Regardless, we advise users to use the latest develop branch when
using multigrid, since it continues to be a fast-moving target with
continual focus on optimization and improvement. -
An implementation of the Thick Restarted Lanczos Method (TRLM) for
eigenvector solving of the normal operator. -
Lanczos-accelerated multigrid through the use of coarse-grid
deflation and / or using singular vectors to define the prolongator. -
Removal of the legacy contraction and co-variant derivative
algorithms, and replacement with accessor-based rewrites. -
Improved heavy-quark residual convergence which ensure correct
convergence for MILC heavy quark observables. -
Experimental support for Just-In-Time (JIT) compilation using Jitify.
-
Significantly improved unit testing framework using ctest.
-
QUDA can now be built to target Google's address sanitizer
(CMAKE_BUILD_TYPE option is SANITIZE) for improved debugging. -
QUDA can now download and install the USQCD libraries QMP and QIO
automatically as part of the compilation process. To enable this,
the option QUDA_DOWNLOAD_USQCD=ON should be set. Similarly to Eigen
installation this requires access to the outside internet. -
QUDA can now download and install the ARPACK library automatically
if the QUDA_DOWNLOAD_ARPACK option is enabled. -
Updated to CUB 1.8.
-
Multiple bug fixes and clean up to the library.
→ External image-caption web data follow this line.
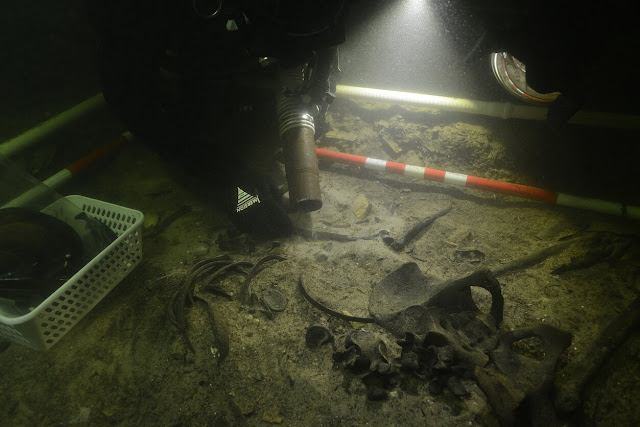 Remains of medieval soldier found in Lithuanian lake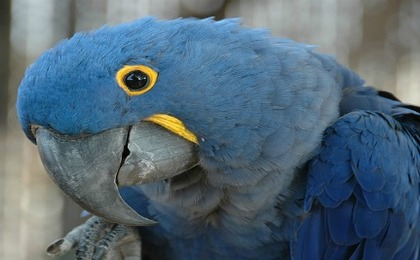 One Of The World's Last Hyacinth Macaws Searches For Romance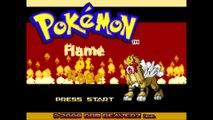 Pokemon Flame of Rage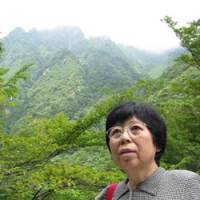Action woman: Mariko Moriyama, founder of the Japan Bear and Forest Association, in an area of Mie Prefecture that an affiliated trust aims to buy to conserve the natural forest habitat. | WINIFRED BIRD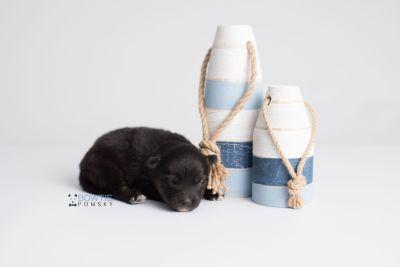 puppy152 week1 BowTiePomsky.com Bowtie Pomsky Puppy For Sale Husky Pomeranian Mini Dog Spokane WA Breeder Blue Eyes Pomskies Celebrity Puppy web3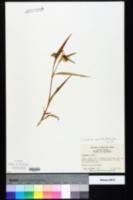 Commelina erecta var. angustifolia image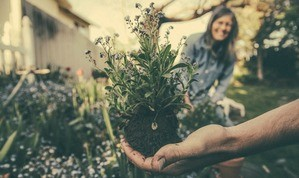 Mindfulness Gardening and Planting
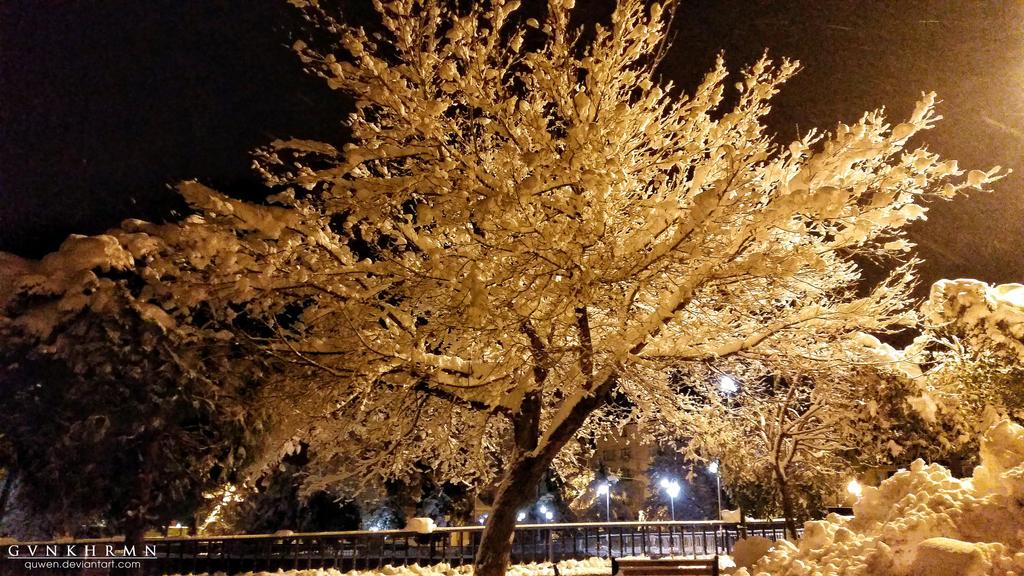 white tree by quwen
Many of these are
listed here: https://github.com/lattice/quda/milestone/21?closed=1
QUDA v0.9.0
Version 0.9.0 - 24 July 2018
-
Add support for CUDA 9.x: QUDA 0.9.0 is supported on CUDA 7.0-9.2.
-
Continued focus on optimization of multi-GPU execution, with
particular emphasis on Dslash scaling. For more details on
optimizing multi-GPU performance, see
https://github.com/lattice/quda/wiki/Multi-GPU-Support -
On systems that support it, QUDA now uses direct peer-to-peer
communication between GPUs with in the same node. The Dslash policy
autotuner will ascertain the optimal commuication route to take,
whether it be to route through CPU memory, use DMA copy engines or
directly write the halo buffer to neighboring GPUs. -
On systems that support it, QUDA will take advantage of GPU Direct
RDMA. This is enabled through setting the environment variable
QUDA_ENABLE_GDR=1 which will augment the dslash tuning policies to
include policies using GPU-aware MPI to facilitate direct GPU-NIC
communication. This can improve strong scaling by up to 3x. -
Improved precision when using half precision (use rounding instead
of truncation when converting to/from float). -
Add support for symmetric preconditioning for 4-d preconditioned
Shamir and Mobius Dirac operators. -
Added initial support for multi-right-hand-side staggered Dirac
operator (treat the rhs index as a fifth dimension). -
Added initial implementation of block CG linear solver.
-
Added BiCGStab(l) linear solver. The parameter "l" corresponds to
the size of the space to perform GCR-style residual minimization.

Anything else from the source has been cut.